# PASSAGE SHOWN

┄┄┄┄┄┄┄┄┄┄┄┄┄┄┄┄┄┄┄┄

Canadian Oil Train Derails, Burns After Brakes Activated
TORONTO, Jan 8 (Reuters) - A Canadian National Railway train carrying crude oil and propane derailed and caught fire in New Brunswick on Tuesday night after the emergency brakes were activated, federal safety officials said on Wednesday.
The accident, the latest in a string of derailments that have put the surging crude-by-rail business under scrutiny, involved 17 cars on the railway's main line, Canadian National Chief Executive Claude Mongeau told a news conference.
Five cars carrying crude from western Canada and four carrying propane were among the derailed cars, he said.
There were no injuries, but the fire that followed the derailment burned through the night. Approximately 150 residents were evacuated, local officials said.
"At this point, the issue is contained, but of course things are evolving and we will be addressing the situation with the greatest possible safety," said Mongeau, adding that CN can reroute trains through alternate lines.

┄┄┄┄┄┄┄┄┄┄┄┄┄┄┄┄┄┄┄┄

# SUPPLIED DATA
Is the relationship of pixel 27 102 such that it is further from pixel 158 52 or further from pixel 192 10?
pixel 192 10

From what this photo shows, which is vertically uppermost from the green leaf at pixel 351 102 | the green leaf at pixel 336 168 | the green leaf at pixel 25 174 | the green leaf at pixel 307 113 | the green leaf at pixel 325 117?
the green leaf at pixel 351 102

┄┄┄┄┄┄┄┄┄┄┄┄┄┄┄┄┄┄┄┄

# PROMPT
Rewrite the paragraph of the derailment report that begins "The accident, the latest in a string" as a short bulleted list that keeps its main facts.

# ANSWER TO THIS EXERCISE
- The accident is the latest in a string of derailments that have put the surging crude-by-rail business under scrutiny.
- It involved 17 cars on Canadian National's main line.
- Canadian National Chief Executive Claude Mongeau gave these details at a news conference.